Es gab Einigkeit darüber, dass Frauen, die unfreiwillig in der Prostitution sind, geholfen werden muss, über das "wie" schieden sich die Geister.
Die Befürworterinnen des "Nordischen Modells" sprachen u.a. folgende Punkte an:
•) Prostitution als logische Folge von Armut und Perspektivlosigkeit - "last girl first" - die Benachteiligsten der Gesellschaft sind die Ersten, die sich prostituieren müssen ("Die haben doch nicht mehr Lust auf Sex als die anderen, die müssen das einfach tun!")
•) Prostitution wird als unvereinbar mit der Würde von Frauen und deren Körpern betrachtet. ("Wenn mir einer auf der Strasse nachruft ich soll ihm für 10 Euro einen blasen - ist das dann sexuelle Belästigung oder ein lukratives Jobangebot?"). Mehrmals wurden von den verheerenden körperlichen ("zerstörte Unterleiber") und seelischen Spätfolgen gesprochen. Junge Männer sehen Prostitution als normal an ("Die kauf ich mir, wenn ich 18 bin!").
•) Sexworkerinnen müssen sich oft für wenig Geld prostituieren ("In Berlin am Strassenstrich pro Minute zwei Euro"), wenn sie viel Geld verdienen, sind Laufhausbetreiber und Zuhälter die wahren Profiteure.

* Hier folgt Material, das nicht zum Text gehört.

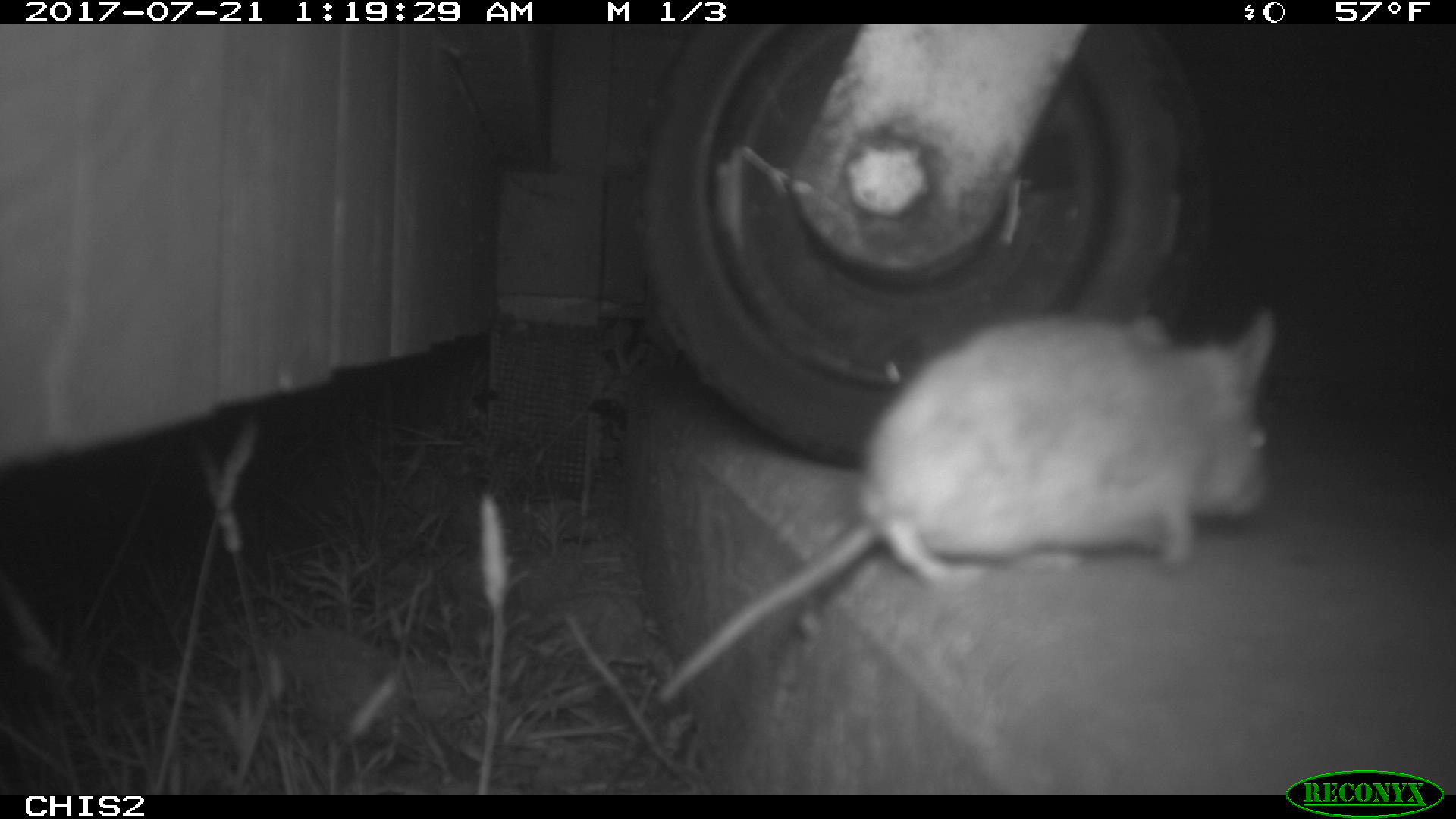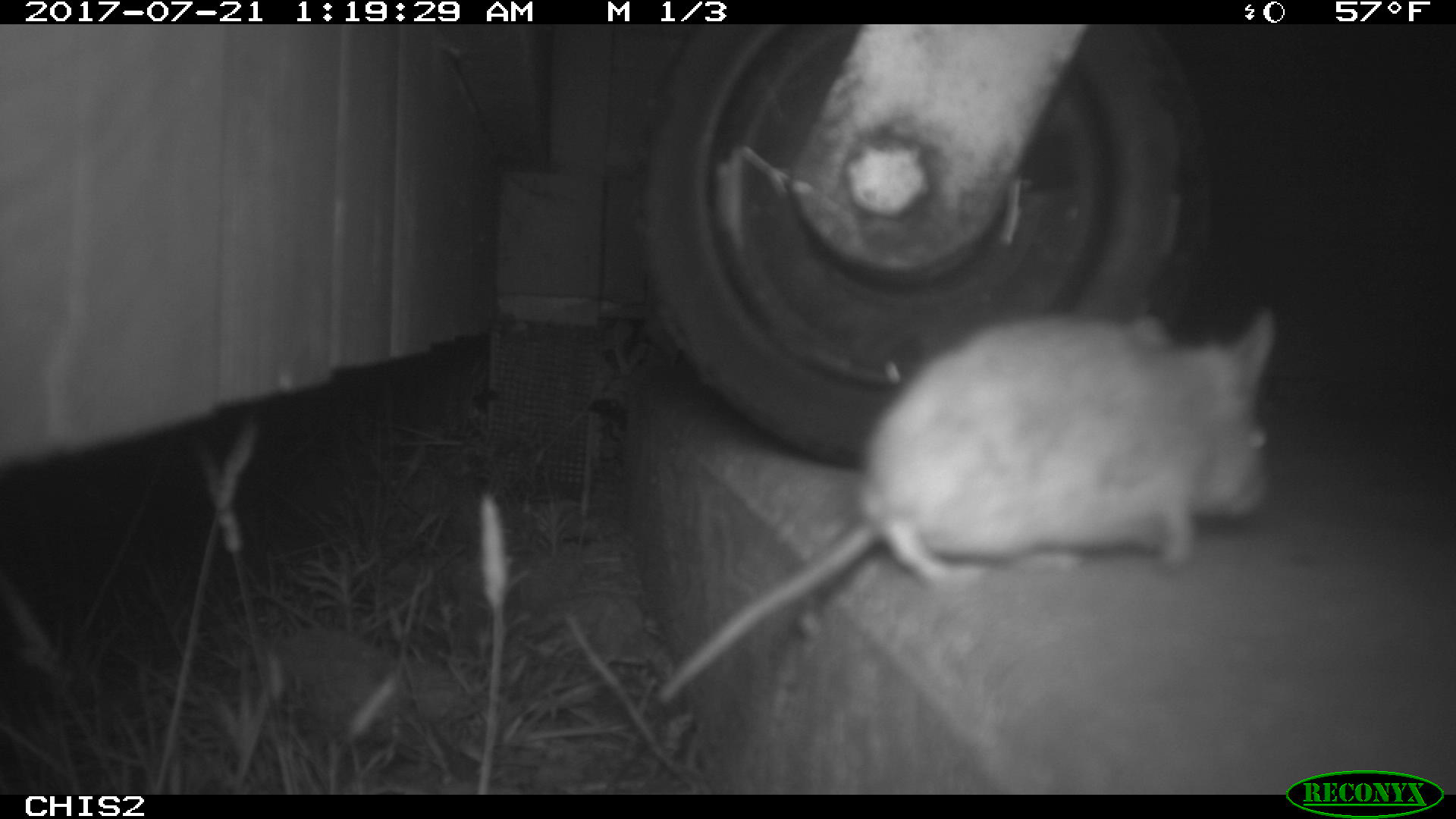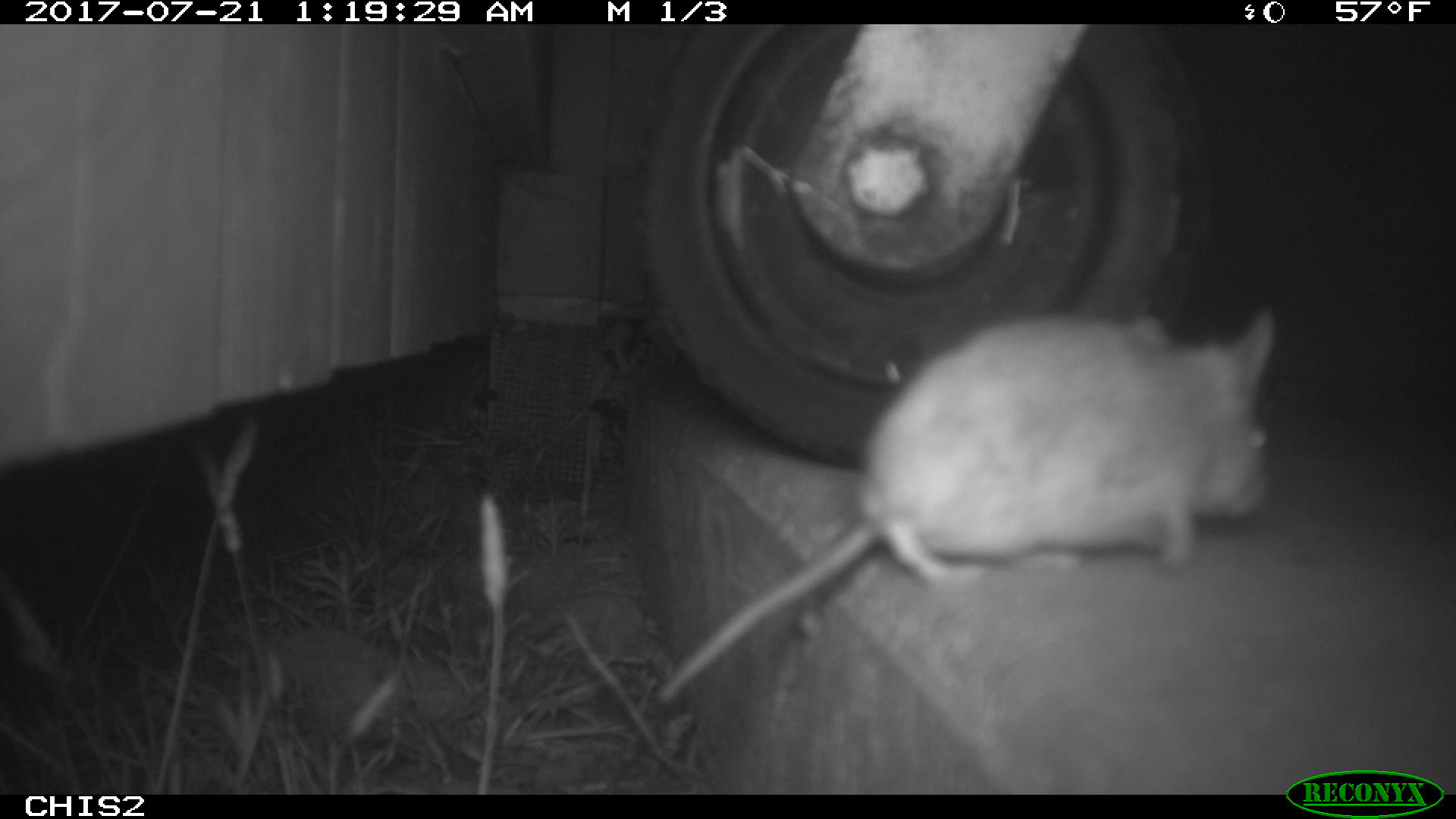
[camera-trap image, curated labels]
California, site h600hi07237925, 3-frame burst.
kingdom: Animalia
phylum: Chordata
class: Mammalia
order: Rodentia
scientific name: Rodentia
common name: rodent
Rodent (Rodentia).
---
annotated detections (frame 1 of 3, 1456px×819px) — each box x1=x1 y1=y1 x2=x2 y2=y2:
rodent: x1=656 y1=303 x2=1281 y2=708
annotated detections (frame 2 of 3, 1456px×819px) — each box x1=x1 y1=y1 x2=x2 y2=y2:
rodent: x1=656 y1=310 x2=1275 y2=703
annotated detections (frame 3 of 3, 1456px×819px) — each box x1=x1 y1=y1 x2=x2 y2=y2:
rodent: x1=657 y1=311 x2=1275 y2=704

•) Das "Nordische Modell" schützt Sexworkerinnen und ist darüber hinaus Merkmal einer modernen, verantwortungsvollen und feministischen Gesetzgebung. Sexarbeit wird endlich als das wahrgenommen, was es ist: Ausbeutung, die verboten werden muss.
Die Gegnerinnen des "Nordischen Modells":
•) Sexarbeit ist eine Tätigkeit, die es Frauen ermöglicht, selbständig und legal zu arbeiten und gut zu verdienen ("Ich werde weniger finanziell ausgebeutet als diejenigen, die mich hier beschützen wollen!" "Jede Sexworkerin hat Grenzen, wir lassen sicher nicht alles mit uns machen!" "Ich komme gerade aus dem Puff und mir geht es bestens!") Der propagierte Schutzgedanke wird von den Betroffenen als Bevormundung empfunden: ist vielleicht gut gemeint, aber nicht gut. Frauen sollen anderen Frauen nicht vorschreiben wie sie leben und arbeiten sollen ("Wir müssen vorsichtig sein, bevor wir generell von 'Frauenkörpern' sprechen")

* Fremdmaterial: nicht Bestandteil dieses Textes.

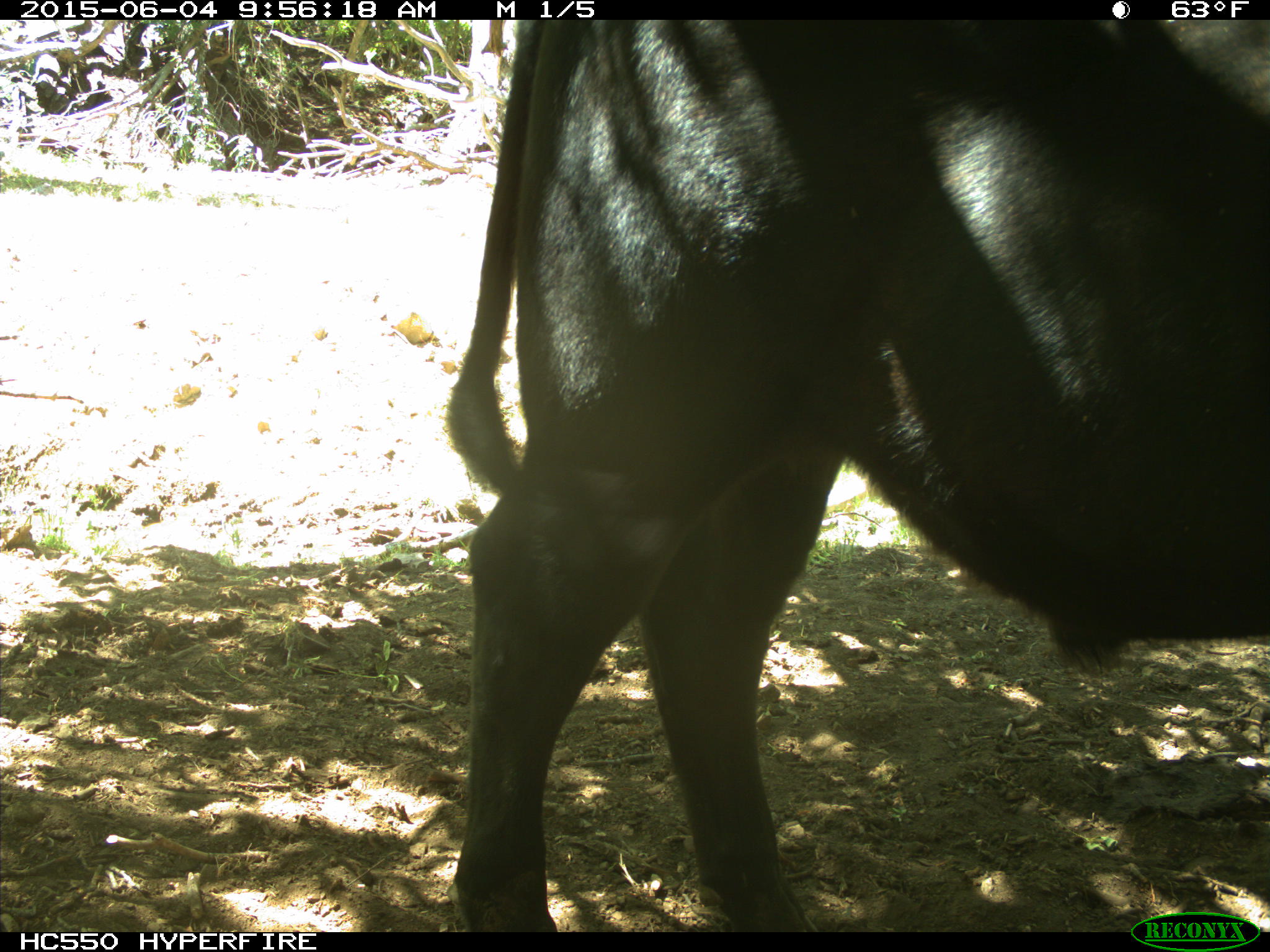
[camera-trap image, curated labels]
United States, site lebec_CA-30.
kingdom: Animalia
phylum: Chordata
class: Mammalia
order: Artiodactyla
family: Bovidae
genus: Bos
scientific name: Bos taurus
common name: domestic cow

•) Schlechte Bezahlung ("Ich verdiene im Supermarkt auch nur 20 Cent pro Minute und niemand redet darüber") Ausbeutung und Menschenhandel gibt es auch in vielen anderen Bereichen (Pflege, Bau, Kinderbetreuung, Haushalt) - niemand würde deswegen auf die Idee kommen, diese Berufe zu verbieten.
•) Prostitution lässt sich durch Verbote weder abschaffen oder eindämmen (Worte einer prominenten Anwältin: "Kriminalisieren hat noch nie irgendetwas gebracht"), sie wird einfach verlagert. Es ist naiv Sexworkerinnen durch Strafen oder Verbote "schützen" zu wollen. Wirksam sind einzig mehr Rechte, die es ihnen ermöglichen, sich ohne Angst vor Sanktionen an Beratungsstellen und Polizei zu wenden.
•) Das "Nordische Modell" geht völlig an der Realität vorbei, man kann nicht das Angebot legalisieren und dessen Konsumenten kriminalisieren ("Drogen darf ich ja auch weder kaufen noch verkaufen") und es bleibt auch nicht ohne negative Konsequenzen für Sexworkerinnen: ihr gesamtes Umfeld (Vermieter, Partner) kann kriminalisiert werden, sie müssen vor Gericht aussagen, sie können ihre Kinder verlieren, Sexworkerinnen, die Migrantinnen sind, können mit sofortiger Wirkung ausgewiesen werden.